### TASK INSTRUCTIONS
1. In the wrestling forum thread, what two explanations does ManiaSeason2017 give for how The Revival are being treated?
2. Please extend the wrestling forum thread with a few more posts, picking up after its final post.

### TEXT EXCERPT
-- Begin --
I wish it was 11 already so this show is over and the E&C show starts


----------



## Mr. WrestleMania (Oct 16, 2012)

Titus standsout? Okay.


----------



## ManiaSeason2017 (Jan 30, 2017)

sailord said:


> Vince must really fucking hate the revival


they take one step forward, then two back. Either The Revival are paying their dues, or they have heat in the back.


----------



## Mr. WrestleMania (Oct 16, 2012)

ManiaSeason2017 said:


> they take one step forward, then two back. Either The Revival are paying their dues, or they have heat in the back.


If it's just them paying dues; they're paying some damn heavy dues. :lol


----------



## RCSheppy (Nov 13, 2013)

I can’t wait to see the ratings of this dumpster fire.


----------



## Mox Girl (Sep 29, 2014)

It really feels like this show has been mostly video packages and talking.
-- End --
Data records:
-- Begin --
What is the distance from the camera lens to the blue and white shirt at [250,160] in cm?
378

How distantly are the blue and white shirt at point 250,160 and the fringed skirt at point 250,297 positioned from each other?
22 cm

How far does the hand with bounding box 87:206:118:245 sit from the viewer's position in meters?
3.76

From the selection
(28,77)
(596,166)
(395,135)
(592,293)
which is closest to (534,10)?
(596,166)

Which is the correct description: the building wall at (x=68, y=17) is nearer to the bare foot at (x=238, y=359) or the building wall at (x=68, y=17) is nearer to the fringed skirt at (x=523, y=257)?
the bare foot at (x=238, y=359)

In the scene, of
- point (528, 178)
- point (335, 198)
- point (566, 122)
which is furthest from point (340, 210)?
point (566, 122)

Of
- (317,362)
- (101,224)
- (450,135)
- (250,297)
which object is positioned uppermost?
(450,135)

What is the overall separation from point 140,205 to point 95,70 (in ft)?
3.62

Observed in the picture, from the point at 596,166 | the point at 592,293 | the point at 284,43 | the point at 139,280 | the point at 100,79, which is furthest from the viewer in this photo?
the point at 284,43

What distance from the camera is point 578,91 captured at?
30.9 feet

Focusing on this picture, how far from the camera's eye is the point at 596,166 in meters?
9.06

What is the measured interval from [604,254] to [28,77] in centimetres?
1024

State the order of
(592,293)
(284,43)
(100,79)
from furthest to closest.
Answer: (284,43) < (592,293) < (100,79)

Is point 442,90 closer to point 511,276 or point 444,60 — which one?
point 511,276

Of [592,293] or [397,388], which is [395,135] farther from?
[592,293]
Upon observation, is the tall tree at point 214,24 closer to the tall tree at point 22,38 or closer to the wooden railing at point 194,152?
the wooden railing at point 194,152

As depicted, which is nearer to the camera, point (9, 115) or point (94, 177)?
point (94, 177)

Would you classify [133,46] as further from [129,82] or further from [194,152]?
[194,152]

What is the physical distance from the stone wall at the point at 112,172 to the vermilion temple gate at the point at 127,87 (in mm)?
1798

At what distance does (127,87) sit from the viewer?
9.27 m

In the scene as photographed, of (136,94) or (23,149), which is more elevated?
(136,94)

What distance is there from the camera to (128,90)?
-- End --
### RESPONSES TO THE EXERCISE
1. Either The Revival are paying their dues, or they have heat in the back.

2.
----------



## Bryan Jericho (Sep 8, 2014)

McIntyre and Corbin, 2 of the most boring and bland guys on the entire roster


----------



## the_hound (Jun 14, 2016)

hey jack jester, can you kill corbin and then take out drew, thanks very much


----------



## Mr. WrestleMania (Oct 16, 2012)

Why is he a 'psychopath?' Because he's heel? :mj4


----------



## bradatar (Mar 30, 2015)

At least they’re doing this Drew shit early so I can dip afterwards 


Sent from my iPhone using Tapatalk


----------



## Mox Girl (Sep 29, 2014)

It still baffles me that they're using Drew as a lackey. Stop making him follow people around already :/


----------



## Prayer Police (Sep 27, 2012)

Shut up, everyone! It's the chosen one!
Corbin is gay for Drew.


----------



## Mr. WrestleMania (Oct 16, 2012)

Gold medal of excellence.

:mj4


----------



## Bryan Jericho (Sep 8, 2014)

Drew/Finn at TLC? That PPV is gonna have some bad matches.

Gold Medal? Oh that will work about as well as Vince calling him "The Chosen One"


----------



## SHIVV-EAUX-EMME-GEEE (Sep 12, 2013)

Who writes this shit? fpalm


----------



## the_hound (Jun 14, 2016)

holy shit, the amount of empty seats, fucking love it


----------



## Mox Girl (Sep 29, 2014)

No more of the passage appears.